**ЗАДАНИЯ:**
1. Перепишите отрывок текста о природе длительностей от слов «Теперь нам нужно» до слов «с его положением в длительности.», заменив «последовательностях» на «цепочках».
2. Продолжите текст о природе длительностей, начав сразу после его последнего предложения.

**ИСХОДНЫЙ ТЕКСТ:**
Наш подход состоит, приблизительно говоря, в том, чтобы выявить повторяемость потребности на разных стадиях ее удовлетворения и сохранение проблемы в череде усилий по ее решению. Каждая потребность обнаруживает некоторую проблему. Сопряжение каждой потребности с последовательными решениями ведет к концепции последовательности. Эта концепция гораздо уже, но и гибче любой биологической метафоры, так как рассматривает только человеческие потребности и их удовлетворение в почленном соответствии между потребностями и вещами, без посредничества со стороны любой другой неуместной здесь сущности вроде «жизненного цикла». Основную трудность составляет спецификация «потребностей», но мы тщательно обходили этот вопрос стороной, ограничиваясь рассмотрением отношений, а не величин. СИСТЕМНЫЙ ВОЗРАСТ

Теперь нам нужно изучить природу длительностей. Говоря о последовательностях или рядах, то есть об определенных потребностях и последовательных стадиях их удовлетворения, мы подразумеваем некоторый разброс длительностей. Но никакую длительность невозможно обсуждать безотносительно к ее началу, середине и концу или к ее ранним и поздним моментам. Мы согласились, что в рамках одной длительности «позднее» не может идти перед «ранним». Следовательно, мы можем говорить о системном возрасте каждого предмета в формальном ряду в соответствии с его положением в длительности.

**ИСХОДНЫЕ ДАННЫЕ:**

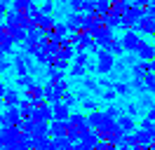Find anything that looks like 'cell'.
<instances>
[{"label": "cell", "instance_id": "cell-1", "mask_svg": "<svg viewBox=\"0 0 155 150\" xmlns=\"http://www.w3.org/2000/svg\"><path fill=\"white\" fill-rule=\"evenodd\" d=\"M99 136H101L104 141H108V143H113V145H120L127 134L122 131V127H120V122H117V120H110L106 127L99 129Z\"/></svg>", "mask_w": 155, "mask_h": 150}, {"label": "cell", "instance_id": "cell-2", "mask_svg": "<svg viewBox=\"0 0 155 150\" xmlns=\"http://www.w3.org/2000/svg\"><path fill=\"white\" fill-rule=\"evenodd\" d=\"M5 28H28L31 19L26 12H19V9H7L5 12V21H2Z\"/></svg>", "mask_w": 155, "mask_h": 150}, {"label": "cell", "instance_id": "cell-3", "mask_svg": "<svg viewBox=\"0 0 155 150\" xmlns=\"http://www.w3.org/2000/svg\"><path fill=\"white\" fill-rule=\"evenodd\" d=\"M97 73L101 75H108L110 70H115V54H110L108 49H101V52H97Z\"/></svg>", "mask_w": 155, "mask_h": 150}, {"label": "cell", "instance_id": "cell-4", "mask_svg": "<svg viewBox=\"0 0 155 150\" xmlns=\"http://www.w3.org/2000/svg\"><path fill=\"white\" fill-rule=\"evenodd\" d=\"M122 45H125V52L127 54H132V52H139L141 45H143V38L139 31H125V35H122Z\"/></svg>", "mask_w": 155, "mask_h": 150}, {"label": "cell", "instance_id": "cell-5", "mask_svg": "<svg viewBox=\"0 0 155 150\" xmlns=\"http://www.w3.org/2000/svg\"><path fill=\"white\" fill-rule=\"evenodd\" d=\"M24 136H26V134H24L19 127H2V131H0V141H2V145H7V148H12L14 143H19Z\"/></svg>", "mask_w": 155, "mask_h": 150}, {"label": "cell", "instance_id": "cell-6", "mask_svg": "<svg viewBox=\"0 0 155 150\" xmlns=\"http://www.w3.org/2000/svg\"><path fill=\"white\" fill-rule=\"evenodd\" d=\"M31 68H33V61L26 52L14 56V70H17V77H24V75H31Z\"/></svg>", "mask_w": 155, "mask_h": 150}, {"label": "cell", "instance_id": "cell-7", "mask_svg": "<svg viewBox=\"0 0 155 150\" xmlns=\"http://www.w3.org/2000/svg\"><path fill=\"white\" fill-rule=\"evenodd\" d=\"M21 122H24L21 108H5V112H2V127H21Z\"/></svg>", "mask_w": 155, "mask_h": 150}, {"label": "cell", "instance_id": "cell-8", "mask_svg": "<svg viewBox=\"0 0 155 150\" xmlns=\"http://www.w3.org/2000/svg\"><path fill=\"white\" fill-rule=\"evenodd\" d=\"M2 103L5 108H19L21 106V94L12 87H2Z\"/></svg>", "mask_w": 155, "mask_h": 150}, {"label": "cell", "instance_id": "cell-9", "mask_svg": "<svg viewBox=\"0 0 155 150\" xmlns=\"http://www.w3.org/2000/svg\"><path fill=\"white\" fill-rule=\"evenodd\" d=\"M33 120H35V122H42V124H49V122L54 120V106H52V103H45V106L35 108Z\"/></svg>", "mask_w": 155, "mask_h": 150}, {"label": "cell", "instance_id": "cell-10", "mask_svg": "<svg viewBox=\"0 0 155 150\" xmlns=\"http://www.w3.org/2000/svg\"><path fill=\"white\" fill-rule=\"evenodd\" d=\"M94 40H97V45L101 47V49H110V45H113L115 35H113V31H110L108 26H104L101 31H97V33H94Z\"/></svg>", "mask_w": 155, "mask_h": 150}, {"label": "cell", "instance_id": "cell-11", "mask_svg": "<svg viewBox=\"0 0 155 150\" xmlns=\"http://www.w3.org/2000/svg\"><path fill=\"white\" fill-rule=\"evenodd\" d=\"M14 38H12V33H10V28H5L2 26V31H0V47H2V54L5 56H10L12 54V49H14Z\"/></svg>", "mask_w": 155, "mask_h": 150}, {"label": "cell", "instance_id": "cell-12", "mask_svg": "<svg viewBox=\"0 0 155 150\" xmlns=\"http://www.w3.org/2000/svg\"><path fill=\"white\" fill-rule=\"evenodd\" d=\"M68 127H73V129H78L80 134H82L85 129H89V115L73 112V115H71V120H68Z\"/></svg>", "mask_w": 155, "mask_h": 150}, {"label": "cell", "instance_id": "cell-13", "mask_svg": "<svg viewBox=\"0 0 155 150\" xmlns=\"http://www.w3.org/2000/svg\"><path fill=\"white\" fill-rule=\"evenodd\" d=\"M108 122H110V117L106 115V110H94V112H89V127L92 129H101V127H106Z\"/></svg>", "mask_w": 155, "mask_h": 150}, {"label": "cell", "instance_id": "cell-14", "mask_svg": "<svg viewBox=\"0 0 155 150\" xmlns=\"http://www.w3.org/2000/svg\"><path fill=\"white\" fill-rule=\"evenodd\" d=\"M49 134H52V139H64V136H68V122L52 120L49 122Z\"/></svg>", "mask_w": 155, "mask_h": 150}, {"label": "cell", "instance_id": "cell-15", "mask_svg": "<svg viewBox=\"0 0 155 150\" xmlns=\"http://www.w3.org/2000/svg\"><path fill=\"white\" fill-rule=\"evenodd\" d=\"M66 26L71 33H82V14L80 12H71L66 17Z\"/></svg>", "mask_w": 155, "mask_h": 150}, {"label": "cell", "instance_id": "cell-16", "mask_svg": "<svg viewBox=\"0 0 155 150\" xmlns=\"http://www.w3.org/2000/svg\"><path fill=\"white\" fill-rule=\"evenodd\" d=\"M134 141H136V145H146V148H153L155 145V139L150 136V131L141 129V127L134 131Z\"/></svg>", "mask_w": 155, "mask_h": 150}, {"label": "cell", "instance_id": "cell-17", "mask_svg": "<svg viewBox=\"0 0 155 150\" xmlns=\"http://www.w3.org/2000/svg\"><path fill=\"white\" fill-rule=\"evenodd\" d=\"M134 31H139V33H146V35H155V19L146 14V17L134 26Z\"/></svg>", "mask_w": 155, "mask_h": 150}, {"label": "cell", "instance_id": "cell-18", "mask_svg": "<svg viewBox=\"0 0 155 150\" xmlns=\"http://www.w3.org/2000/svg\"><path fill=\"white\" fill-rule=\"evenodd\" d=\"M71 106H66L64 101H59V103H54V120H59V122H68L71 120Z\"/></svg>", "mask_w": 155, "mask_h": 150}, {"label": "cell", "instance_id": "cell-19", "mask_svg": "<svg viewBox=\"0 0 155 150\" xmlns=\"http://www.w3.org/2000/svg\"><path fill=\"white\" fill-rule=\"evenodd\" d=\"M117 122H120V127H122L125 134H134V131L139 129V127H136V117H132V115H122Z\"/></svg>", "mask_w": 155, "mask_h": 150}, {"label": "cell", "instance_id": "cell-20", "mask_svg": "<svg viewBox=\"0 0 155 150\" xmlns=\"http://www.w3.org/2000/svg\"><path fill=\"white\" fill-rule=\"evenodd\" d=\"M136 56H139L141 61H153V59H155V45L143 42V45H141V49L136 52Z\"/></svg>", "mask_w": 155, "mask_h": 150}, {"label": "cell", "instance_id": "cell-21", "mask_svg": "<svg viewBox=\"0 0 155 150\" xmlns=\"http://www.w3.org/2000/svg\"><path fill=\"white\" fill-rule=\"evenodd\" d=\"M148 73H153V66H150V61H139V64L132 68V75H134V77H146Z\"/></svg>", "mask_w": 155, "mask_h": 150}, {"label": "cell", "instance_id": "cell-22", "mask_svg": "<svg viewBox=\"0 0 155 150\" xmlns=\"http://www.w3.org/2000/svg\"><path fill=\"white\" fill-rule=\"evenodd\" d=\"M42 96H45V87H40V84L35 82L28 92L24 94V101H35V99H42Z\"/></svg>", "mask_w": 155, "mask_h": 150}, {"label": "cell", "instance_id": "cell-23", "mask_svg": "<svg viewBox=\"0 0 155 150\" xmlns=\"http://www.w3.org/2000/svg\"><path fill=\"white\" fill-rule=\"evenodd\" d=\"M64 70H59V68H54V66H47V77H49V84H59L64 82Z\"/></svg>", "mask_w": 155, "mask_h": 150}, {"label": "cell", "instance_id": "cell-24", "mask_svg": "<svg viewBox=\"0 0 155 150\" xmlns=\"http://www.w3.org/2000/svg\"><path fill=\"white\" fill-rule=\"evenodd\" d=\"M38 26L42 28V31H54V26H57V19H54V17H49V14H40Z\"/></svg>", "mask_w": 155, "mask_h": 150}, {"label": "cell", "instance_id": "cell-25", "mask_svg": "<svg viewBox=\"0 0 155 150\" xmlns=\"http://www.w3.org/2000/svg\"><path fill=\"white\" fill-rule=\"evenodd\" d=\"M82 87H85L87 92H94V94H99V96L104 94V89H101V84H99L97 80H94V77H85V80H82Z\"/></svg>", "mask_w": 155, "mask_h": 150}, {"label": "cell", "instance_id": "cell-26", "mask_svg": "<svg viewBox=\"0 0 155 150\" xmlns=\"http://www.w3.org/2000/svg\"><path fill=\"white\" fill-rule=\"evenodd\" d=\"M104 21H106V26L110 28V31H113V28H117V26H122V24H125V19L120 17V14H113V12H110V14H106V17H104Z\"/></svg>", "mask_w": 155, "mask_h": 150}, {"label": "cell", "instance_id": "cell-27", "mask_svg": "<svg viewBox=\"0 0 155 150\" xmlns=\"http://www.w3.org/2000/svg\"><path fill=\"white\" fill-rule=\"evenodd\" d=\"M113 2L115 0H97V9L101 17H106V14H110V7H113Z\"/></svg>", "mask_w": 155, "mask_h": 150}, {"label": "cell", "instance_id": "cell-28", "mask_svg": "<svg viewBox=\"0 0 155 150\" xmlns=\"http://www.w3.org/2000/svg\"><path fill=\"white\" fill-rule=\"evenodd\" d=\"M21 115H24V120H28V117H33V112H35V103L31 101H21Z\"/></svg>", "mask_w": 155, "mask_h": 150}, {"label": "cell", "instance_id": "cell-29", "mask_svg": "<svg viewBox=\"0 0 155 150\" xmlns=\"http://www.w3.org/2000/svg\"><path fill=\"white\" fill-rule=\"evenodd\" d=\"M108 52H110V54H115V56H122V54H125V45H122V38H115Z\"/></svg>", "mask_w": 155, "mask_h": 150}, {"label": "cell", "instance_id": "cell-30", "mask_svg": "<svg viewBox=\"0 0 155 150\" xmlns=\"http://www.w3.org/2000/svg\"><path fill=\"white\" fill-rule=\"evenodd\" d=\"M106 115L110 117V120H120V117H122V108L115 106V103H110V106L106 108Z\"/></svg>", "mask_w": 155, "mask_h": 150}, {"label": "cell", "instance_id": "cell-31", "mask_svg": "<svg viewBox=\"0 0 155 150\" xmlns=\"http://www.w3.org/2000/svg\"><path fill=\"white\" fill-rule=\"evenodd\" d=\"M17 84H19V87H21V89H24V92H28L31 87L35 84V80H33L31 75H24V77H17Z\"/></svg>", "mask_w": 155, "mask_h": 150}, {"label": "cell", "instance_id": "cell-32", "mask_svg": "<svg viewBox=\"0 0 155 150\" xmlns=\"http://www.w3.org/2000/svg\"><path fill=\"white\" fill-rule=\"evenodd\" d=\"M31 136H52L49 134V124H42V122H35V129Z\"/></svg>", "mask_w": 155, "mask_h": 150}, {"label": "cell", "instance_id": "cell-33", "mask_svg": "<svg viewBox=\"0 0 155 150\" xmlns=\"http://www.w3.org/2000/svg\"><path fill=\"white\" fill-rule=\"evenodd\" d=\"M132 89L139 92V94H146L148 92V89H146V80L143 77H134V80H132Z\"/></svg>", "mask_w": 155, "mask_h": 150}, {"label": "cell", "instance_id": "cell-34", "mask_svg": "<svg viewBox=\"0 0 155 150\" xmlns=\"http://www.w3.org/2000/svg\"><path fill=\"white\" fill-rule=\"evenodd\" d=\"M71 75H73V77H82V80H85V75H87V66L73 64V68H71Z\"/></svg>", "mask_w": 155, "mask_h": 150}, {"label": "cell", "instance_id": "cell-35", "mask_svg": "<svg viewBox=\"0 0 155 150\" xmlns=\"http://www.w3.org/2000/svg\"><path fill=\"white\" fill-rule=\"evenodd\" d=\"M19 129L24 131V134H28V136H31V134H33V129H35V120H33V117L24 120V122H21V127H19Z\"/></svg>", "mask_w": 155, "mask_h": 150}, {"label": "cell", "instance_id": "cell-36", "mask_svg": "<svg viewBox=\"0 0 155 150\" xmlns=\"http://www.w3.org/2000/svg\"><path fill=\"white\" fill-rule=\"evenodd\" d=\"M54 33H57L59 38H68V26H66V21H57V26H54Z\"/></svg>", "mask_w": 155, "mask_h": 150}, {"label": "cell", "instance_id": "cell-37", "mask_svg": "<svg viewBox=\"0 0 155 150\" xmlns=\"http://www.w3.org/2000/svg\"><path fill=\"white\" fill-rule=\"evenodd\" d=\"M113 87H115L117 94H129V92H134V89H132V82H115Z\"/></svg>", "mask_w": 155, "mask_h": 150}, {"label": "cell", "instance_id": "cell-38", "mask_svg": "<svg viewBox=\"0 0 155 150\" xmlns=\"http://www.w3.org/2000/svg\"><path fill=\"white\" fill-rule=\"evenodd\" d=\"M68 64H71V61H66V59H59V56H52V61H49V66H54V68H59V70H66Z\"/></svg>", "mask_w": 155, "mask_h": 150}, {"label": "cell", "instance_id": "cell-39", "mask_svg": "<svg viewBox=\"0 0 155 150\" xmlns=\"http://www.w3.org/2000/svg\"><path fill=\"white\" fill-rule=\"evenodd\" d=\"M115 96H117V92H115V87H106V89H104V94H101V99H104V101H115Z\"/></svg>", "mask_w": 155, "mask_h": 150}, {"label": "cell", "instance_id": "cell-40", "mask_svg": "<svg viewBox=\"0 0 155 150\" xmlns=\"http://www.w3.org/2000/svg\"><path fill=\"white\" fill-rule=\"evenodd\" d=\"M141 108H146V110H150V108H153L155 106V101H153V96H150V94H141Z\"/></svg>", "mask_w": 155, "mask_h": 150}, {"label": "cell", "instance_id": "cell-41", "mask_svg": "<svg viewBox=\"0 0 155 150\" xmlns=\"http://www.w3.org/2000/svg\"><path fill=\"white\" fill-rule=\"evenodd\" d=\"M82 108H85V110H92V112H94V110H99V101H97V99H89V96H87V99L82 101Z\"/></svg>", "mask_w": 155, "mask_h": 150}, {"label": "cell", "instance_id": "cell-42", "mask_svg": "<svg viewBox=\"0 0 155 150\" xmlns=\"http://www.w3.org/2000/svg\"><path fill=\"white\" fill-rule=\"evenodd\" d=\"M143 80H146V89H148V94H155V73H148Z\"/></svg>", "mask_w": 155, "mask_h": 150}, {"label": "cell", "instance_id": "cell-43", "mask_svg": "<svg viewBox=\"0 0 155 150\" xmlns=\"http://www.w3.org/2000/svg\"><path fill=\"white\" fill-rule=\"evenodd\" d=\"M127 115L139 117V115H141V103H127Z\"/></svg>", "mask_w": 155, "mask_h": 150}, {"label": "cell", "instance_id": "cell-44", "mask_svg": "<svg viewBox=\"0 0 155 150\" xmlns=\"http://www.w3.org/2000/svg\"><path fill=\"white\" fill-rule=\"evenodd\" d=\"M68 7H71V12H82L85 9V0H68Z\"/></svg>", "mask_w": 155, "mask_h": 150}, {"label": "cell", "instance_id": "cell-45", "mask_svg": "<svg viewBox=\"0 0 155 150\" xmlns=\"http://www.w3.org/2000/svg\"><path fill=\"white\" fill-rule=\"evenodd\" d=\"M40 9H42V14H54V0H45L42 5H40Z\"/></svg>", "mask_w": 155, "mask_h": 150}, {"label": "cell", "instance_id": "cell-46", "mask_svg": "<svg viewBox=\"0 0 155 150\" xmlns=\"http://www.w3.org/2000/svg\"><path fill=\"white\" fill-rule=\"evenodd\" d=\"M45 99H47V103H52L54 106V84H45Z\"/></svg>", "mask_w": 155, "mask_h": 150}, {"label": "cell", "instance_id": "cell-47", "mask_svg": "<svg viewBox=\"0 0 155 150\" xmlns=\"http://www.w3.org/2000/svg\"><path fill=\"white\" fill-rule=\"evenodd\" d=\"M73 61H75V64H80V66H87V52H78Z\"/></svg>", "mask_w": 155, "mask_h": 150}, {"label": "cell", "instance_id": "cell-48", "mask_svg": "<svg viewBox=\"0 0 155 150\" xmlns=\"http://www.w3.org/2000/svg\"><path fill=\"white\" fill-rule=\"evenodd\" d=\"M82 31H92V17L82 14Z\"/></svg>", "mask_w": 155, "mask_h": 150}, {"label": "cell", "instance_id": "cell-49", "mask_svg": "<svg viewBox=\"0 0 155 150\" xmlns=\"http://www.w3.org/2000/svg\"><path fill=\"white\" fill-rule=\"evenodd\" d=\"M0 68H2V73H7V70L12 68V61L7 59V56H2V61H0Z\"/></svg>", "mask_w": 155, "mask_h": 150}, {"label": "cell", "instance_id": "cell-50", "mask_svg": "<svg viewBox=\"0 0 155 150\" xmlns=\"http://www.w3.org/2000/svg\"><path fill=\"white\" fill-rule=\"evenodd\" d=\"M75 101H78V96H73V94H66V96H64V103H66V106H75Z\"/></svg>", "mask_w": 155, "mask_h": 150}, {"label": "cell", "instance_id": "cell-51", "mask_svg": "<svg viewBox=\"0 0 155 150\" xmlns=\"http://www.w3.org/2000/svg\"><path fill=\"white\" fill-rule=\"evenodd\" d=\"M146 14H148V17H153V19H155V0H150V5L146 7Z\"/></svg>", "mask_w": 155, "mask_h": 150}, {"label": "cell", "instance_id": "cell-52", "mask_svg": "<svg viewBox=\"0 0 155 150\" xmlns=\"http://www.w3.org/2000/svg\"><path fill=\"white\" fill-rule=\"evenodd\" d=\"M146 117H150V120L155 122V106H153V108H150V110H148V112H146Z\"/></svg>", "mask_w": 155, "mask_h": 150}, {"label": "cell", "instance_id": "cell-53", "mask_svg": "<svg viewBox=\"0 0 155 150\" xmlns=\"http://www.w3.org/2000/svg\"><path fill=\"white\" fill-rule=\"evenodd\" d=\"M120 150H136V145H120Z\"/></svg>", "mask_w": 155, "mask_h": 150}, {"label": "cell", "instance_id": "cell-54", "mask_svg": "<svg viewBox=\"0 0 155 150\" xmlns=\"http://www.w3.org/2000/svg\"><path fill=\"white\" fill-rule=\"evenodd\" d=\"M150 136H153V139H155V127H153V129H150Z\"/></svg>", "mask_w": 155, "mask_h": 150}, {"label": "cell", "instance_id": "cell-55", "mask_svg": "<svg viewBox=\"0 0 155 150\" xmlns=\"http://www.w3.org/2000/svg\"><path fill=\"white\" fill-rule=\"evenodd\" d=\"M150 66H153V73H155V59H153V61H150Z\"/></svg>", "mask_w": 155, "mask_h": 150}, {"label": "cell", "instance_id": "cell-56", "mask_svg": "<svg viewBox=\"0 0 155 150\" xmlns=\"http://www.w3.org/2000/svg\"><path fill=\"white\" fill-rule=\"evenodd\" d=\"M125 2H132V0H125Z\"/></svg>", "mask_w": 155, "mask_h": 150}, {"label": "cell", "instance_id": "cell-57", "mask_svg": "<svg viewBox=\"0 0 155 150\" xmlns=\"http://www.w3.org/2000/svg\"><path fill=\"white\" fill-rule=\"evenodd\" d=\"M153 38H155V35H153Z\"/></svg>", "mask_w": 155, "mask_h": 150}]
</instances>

* * *

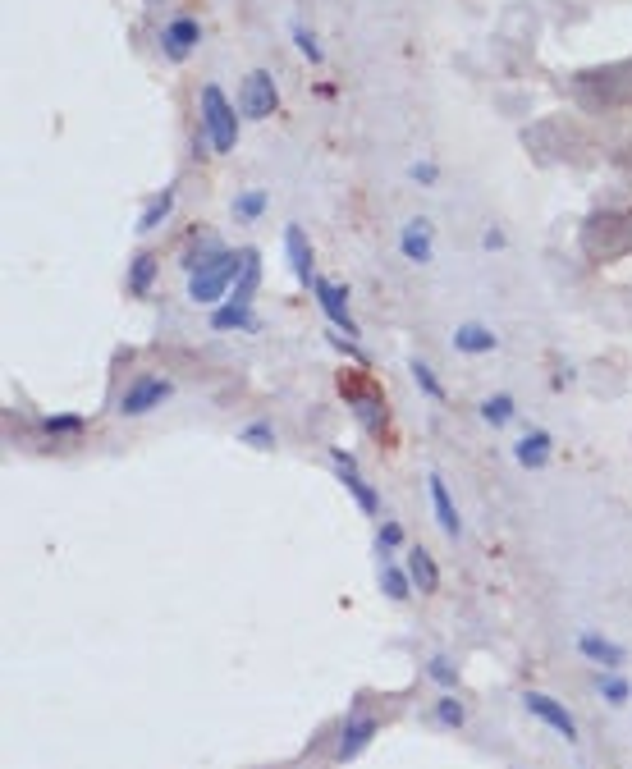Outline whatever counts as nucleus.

**ОТВЕТЫ ПО ЗАДАНИЯМ:**
1.
Теперь нам нужно изучить природу длительностей. Говоря о цепочках или рядах, то есть об определенных потребностях и последовательных стадиях их удовлетворения, мы подразумеваем некоторый разброс длительностей. Но никакую длительность невозможно обсуждать безотносительно к ее началу, середине и концу или к ее ранним и поздним моментам. Мы согласились, что в рамках одной длительности «позднее» не может идти перед «ранним». Следовательно, мы можем говорить о системном возрасте каждого предмета в формальном ряду в соответствии с его положением в длительности.

2.
Системный возраст каждого предмета, коль скоро мы установили ряд, в который он входит, маркируется легко опознаваемыми визуальными свойствами. В наши цели не входит подробный разбор техник и способов установления хронологических различий, и всё же некоторые фундаментальные наблюдения необходимы. Ранние (проморфные) решения просты технически, экономны энергетически и ясны выразительно. Поздние (неоморфные) решения дороги, трудоемки, сложны, запутанны и беспокойны. Ранние решения подходят к проблеме в целом. Поздние – их можно назвать частичными – затрагивают уже не всю проблему, а лишь некоторые детали функции или выражения. Употребленные нами термины – проморфы и неоморфы – разрешены лучшими словарями [1*] и свободны от разнородных подтекстов таких понятий, как «примитивное», «упадочное», «архаичное» или «барочное». Однако применимы они лишь внутри конкретного четко определенного форм-класса – иначе визуальные свойства поздних решений в одном классе могут обманчиво напоминать ранние решения в другом. Различие «раннего» и «позднего» с необходимостью зависит от выбранной исходной точки. И пока в нашем распоряжении не появится некоей абсолютной меры визуального положения во времени, эти параметры будут действовать.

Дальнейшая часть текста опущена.